Hamilton N J, Kanani M, Roebuck D J, Hewitt R J, Cetto R, Culme-Seymour E J, Toll E, Bates A J, Comerford A P, McLaren C A, Butler C R, Crowley C, McIntyre D, Sebire N J, Janes S M, O'Callaghan C, Mason C, De Coppi P, Lowdell M W, Elliott M J, Birchall M A
University College London Ear Institute, Royal National Throat Nose and Ear Hospital, London, UK.
Department of Cardiothoracic Surgery, Great Ormond Street Hospital, London, UK.
Am J Transplant. 2015 Oct;15(10):2750-7. doi: 10.1111/ajt.13318. Epub 2015 Jun 2.
In 2010, a tissue-engineered trachea was transplanted into a 10-year-old child using a decellularized deceased donor trachea repopulated with the recipient's respiratory epithelium and mesenchymal stromal cells. We report the child's clinical progress, tracheal epithelialization and costs over the 4 years. A chronology of events was derived from clinical notes and costs determined using reference costs per procedure. Serial tracheoscopy images, lung function tests and anti-HLA blood samples were compared. Epithelial morphology and T cell, Ki67 and cleaved caspase 3 activity were examined. Computational fluid dynamic simulations determined flow, velocity and airway pressure drops. After the first year following transplantation, the number of interventions fell and the child is currently clinically well and continues in education. Endoscopy demonstrated a complete mucosal lining at 15 months, despite retention of a stent. Histocytology indicates a differentiated respiratory layer and no abnormal immune activity. Computational fluid dynamic analysis demonstrated increased velocity and pressure drops around a distal tracheal narrowing. Cross-sectional area analysis showed restriction of growth within an area of in-stent stenosis. This report demonstrates the long-term viability of a decellularized tissue-engineered trachea within a child. Further research is needed to develop bioengineered pediatric tracheal replacements with lower morbidity, better biomechanics and lower costs.

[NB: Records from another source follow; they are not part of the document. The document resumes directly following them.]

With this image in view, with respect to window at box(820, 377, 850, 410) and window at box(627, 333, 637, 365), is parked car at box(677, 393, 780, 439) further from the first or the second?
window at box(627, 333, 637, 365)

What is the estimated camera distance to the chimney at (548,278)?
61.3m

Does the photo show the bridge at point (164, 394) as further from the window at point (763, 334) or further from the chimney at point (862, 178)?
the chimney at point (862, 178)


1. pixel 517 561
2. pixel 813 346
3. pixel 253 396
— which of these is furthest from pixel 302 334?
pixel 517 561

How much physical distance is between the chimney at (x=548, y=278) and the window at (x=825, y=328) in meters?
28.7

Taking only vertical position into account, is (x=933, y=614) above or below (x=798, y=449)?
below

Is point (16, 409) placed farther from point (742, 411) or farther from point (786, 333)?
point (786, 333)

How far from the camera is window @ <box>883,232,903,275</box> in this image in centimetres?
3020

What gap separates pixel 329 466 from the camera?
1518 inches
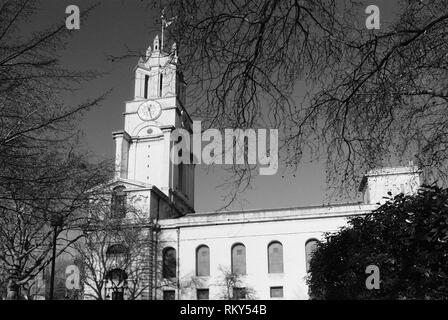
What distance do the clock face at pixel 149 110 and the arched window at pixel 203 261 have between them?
1570 centimetres

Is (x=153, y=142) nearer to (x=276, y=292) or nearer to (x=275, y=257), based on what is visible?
(x=275, y=257)

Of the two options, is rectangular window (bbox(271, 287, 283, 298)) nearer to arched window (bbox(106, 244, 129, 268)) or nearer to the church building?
the church building

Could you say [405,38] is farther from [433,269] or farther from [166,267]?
[166,267]

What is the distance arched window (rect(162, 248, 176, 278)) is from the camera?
39.9 metres

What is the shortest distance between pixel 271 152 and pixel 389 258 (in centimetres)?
602

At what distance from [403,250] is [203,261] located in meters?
31.3

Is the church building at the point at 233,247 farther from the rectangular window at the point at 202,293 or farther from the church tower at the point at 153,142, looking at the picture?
the church tower at the point at 153,142

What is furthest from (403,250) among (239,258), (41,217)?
(239,258)

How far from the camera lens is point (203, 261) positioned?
3994 centimetres

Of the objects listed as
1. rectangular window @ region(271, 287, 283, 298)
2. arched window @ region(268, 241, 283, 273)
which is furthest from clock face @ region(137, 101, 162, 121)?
rectangular window @ region(271, 287, 283, 298)

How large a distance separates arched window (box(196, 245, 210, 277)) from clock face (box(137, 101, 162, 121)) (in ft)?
51.5

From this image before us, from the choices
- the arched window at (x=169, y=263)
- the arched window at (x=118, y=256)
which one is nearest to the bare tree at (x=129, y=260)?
the arched window at (x=118, y=256)
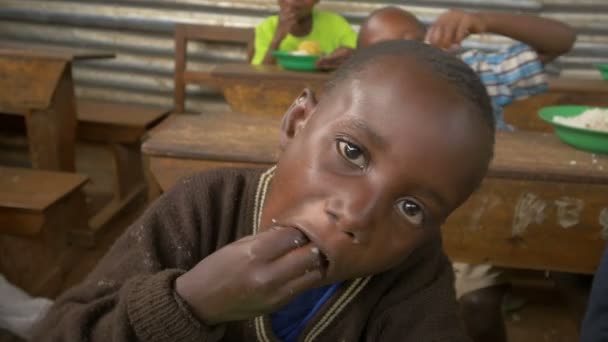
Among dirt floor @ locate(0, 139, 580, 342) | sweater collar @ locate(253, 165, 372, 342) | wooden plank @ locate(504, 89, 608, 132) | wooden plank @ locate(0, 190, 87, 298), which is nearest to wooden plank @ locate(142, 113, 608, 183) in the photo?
sweater collar @ locate(253, 165, 372, 342)

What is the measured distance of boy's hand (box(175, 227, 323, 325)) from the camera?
66cm

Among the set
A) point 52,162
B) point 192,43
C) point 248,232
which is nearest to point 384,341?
point 248,232

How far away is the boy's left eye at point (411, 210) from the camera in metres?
0.74

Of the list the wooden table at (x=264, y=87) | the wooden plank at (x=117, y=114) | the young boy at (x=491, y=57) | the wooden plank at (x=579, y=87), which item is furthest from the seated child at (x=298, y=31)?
the wooden plank at (x=579, y=87)

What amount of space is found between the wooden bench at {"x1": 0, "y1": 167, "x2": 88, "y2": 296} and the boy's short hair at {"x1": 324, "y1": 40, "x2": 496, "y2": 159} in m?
1.89

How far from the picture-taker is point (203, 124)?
172 centimetres

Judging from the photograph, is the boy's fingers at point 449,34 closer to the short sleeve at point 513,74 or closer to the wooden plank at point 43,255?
the short sleeve at point 513,74

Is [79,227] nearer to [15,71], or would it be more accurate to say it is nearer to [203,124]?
[15,71]

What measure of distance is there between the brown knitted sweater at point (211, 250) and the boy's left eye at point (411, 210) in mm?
232

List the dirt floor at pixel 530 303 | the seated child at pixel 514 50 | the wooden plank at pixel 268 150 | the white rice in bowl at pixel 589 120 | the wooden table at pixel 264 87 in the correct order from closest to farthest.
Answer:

2010年,一个使用脱细胞的已故供体气管构建的组织工程气管被移植到一名10岁儿童体内,该气管重新植入了受体的呼吸道上皮细胞和间充质基质细胞。我们报告了该儿童4年来的临床进展、气管上皮化情况及费用。事件年表源自临床记录,费用根据每个手术的参考费用确定。对系列气管镜检查图像、肺功能测试和抗人白细胞抗原(HLA)血样进行了比较。检查了上皮形态以及T细胞、Ki67和裂解的半胱天冬酶3活性。计算流体动力学模拟确定了气流、速度和气道压降。移植后的第一年,干预次数减少,该儿童目前临床状况良好,继续接受教育。尽管保留了支架,但内镜检查显示在15个月时黏膜完全覆盖。组织细胞学显示有分化的呼吸层,且无异常免疫活性。计算流体动力学分析表明,气管远端狭窄周围的速度和压降增加。横截面积分析显示支架内狭窄区域的生长受限。本报告证明了脱细胞组织工程气管在儿童体内的长期生存能力。需要进一步开展研究,以开发发病率更低、生物力学性能更好且成本更低的生物工程小儿气管替代物。